### [POLECENIE A]
Wypisz wszystkie role, w których recenzja przedstawia Brindleya Sherratta. Przy każdej roli podaj operę lub teatr, jeśli recenzja je wskazuje.
### [POLECENIE B]
Kontynuuj recenzję operowej inscenizacji od miejsca, w którym się urywa, czyli od zdania o obsadzeniu Toby'ego Spence'a w partii Vere'a.

Warner stworzyła w tej inscenizacji dwie postaci pamiętne – tym bardziej przekonujące, że poparte kunsztem muzycznym idealnie obsadzonych wykonawców. Claggart w ujęciu Brindleya Sherratta okazał się najprawdziwszym upadłym aniołem, istotą tragiczną, wypędzoną z ziemskiego nieba za wolność woli, niezrozumienie Bożego planu, niezdarne pragnienie miłości. Sherratt dysponuje basem o przepięknej barwie, a zarazem dziwnie pękniętym i rozchwierutanym, co trochę mnie raziło w niedawnej interpretacji Księcia Griemina w Onieginie z Garsington Opera, zachwyciło natomiast bez reszty w Ines de Castro MacMillana w Scottish Opera, gdzie śpiewak wcielił się w rolę żałosnego Króla Alfonsa. Jacques Imbrailo, jeden z nielicznych znakomitych dziecięcych sopranistów, którym udało się zrobić brawurową karierę po mutacji, odsłonił na scenie równie tragiczny obraz tytułowego bohatera. W „Billy Budd, king of the birds!” z I aktu jego ciemny, gęsty baryton zabrzmiał wprawdzie mniej przekonująco niż świetlisty, radosny głos Rodericka Williamsa z przedstawienia z Leeds, z każdą kolejną sceną zyskiwał jednak na sile wyrazu, by ostatecznie pogruchotać nam serca w balladzie Billy in the Darbies, w której Imbrailo na koniec po prostu się załamał i doprowadził rzecz do finału głosem skrzywdzonego dziecka – wciąż przerażająco pewnym intonacyjnie i nieskazitelnym technicznie.

Brindley Sherratt (Claggart) i Francisco Vas (Squeak). Fot. Javier del Real.

Pora przejść do zastrzeżeń pod adresem trzeciego z głównych bohaterów dramatu. Deborah Warner, mimo deklaracji, że zamierza umiejscowić Kapitana Vere’a niejako pomiędzy Złem i Dobrem wcielonym, w istocie wepchnęła go w rolę zblazowanego pięknoducha, człowieka niedojrzałego do żadnej relacji, pozbawionego autorytetu, nieuczonego zarówno w Piśmie, jak w Artykułach Wojennych i w języku zwykłych ludzkich pragnień i preferencji erotycznych. Zazgrzytało pod względem czysto teatralnym – kiedy Vere przyjął Redburna i Flinta w swojej kajucie roznegliżowany, tuż po wyjściu z kąpieli, w szlafroku; a potem raz jeszcze, kiedy wezwany do wyjaśnień Billy bezceremonialnie siadł na krześle w obecności Kapitana. Nie sądzę, by Warner była nieświadoma tych kodów: przypuszczam, że naruszyła je rozmyślnie, próbując zogniskować swoją wizję wokół homoerotycznego trójkąta trzech głównych bohaterów. Gorzej, że w partii Vere’a obsadzono świetnego skądinąd Toby’ego Spence’a, który poprowadził ją głosem jasnym, czystym, wręcz odpychającym w swej doskonałości, pozbawionym wszelkich znamion rozterki egzystencjalnej.

Przechowywane pozycje danych
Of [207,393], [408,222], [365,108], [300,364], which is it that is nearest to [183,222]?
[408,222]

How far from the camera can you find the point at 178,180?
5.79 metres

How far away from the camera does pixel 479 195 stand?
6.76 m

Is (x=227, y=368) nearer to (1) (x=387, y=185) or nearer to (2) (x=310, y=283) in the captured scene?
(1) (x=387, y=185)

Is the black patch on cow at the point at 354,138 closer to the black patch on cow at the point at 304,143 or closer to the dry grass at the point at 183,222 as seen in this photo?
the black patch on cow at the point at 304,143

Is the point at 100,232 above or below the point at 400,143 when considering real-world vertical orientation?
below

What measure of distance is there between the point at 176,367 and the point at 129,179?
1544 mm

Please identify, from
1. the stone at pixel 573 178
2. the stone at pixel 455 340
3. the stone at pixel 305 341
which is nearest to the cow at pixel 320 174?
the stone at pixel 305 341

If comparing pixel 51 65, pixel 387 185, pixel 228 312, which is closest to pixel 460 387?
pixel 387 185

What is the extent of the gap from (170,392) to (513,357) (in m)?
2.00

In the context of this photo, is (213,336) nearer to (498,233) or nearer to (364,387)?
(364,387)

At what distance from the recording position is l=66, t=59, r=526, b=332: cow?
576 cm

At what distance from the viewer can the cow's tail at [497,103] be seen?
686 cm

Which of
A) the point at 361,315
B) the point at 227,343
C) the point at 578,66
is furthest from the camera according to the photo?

### [ODPOWIEDŹ PISEMNA A]
- Claggart (w omawianej inscenizacji)
- Książę Griemin (w Onieginie z Garsington Opera)
- Król Alfons (w Ines de Castro MacMillana w Scottish Opera)

### [ODPOWIEDŹ PISEMNA B]
I tu wreszcie naszły mnie wątpliwości natury ogólnej. Czy Billy’ego Budda – podobnie jak Pasażerkę Wajnberga – można wystawiać w przestrzeni nieokreślonej, oderwanej od historycznego kontekstu? Czy ta opera, choć niesie z sobą przesłanie uniwersalne, jest w stanie przemówić pełnym głosem, skoro reżyserka spycha na dalszy plan bunty w kotwicowiskach Spithead i Nore, nie pomagając nam dotrzeć do sedna dramatu? Mam wątpliwości, zwłaszcza kiedy słyszę ze sceny, że tragiczne  wydarzenia rozegrały się w 1797 roku, pamiętnym dla każdego Brytyjczyka obeznanego z dziejami Imperium. Mam wątpliwości tym większe, że Warner – dziwnie na przekór tekstowi Brittena – zlekceważyła znamienną lukę w narracji pomiędzy ogłoszeniem wyroku a balladą Billy’ego. Słynne „Interview Chords”, trzydzieści cztery akordy w orkiestrze – bodaj najbardziej intrygujący trop w wieloznacznej „sprawie” między Brittenem a Melville’em – padły w niespodziewaną pustkę. Mimo maestrii Ivora Boltona zabrzmiały śpiesznie, bezrefleksyjnie, jakby dyrygent poszedł za sugestią Warner: że nie ma tam żadnej tajemnicy, że Vere po prostu obwieścił Buddowi, co go czeka, i odsłonił przed niewinnym majtkiem bezmiar swojej bezsiły i popartego władzą egoizmu.

Clive Bayley (Dansker) i Jacques Imbrailo (Billy Budd). Fot. Javier del Real.

A przecież Bolton na ogół prowadził narrację z wyczuciem godnym najczulszego interpretatora Brittenowskiego arcydzieła. Pod jego batutą orkiestra brzmiała miękcej niż w Leeds, zwłaszcza w smyczkach, w balladzie Billy’ego flet potykał się i „zacinał” niemal równie przekonująco, jak w legendarnym nagraniu Hickoksa, chór – przygotowany przez Andrésa Máspero – wykrzyczał swój sprzeciw śmielej i pełniejszym głosem niż w Opera North. Wygląda jednak na to, że dyrygent ostatecznie poddał się olśniewającej, aczkolwiek pękniętej koncepcji Warner.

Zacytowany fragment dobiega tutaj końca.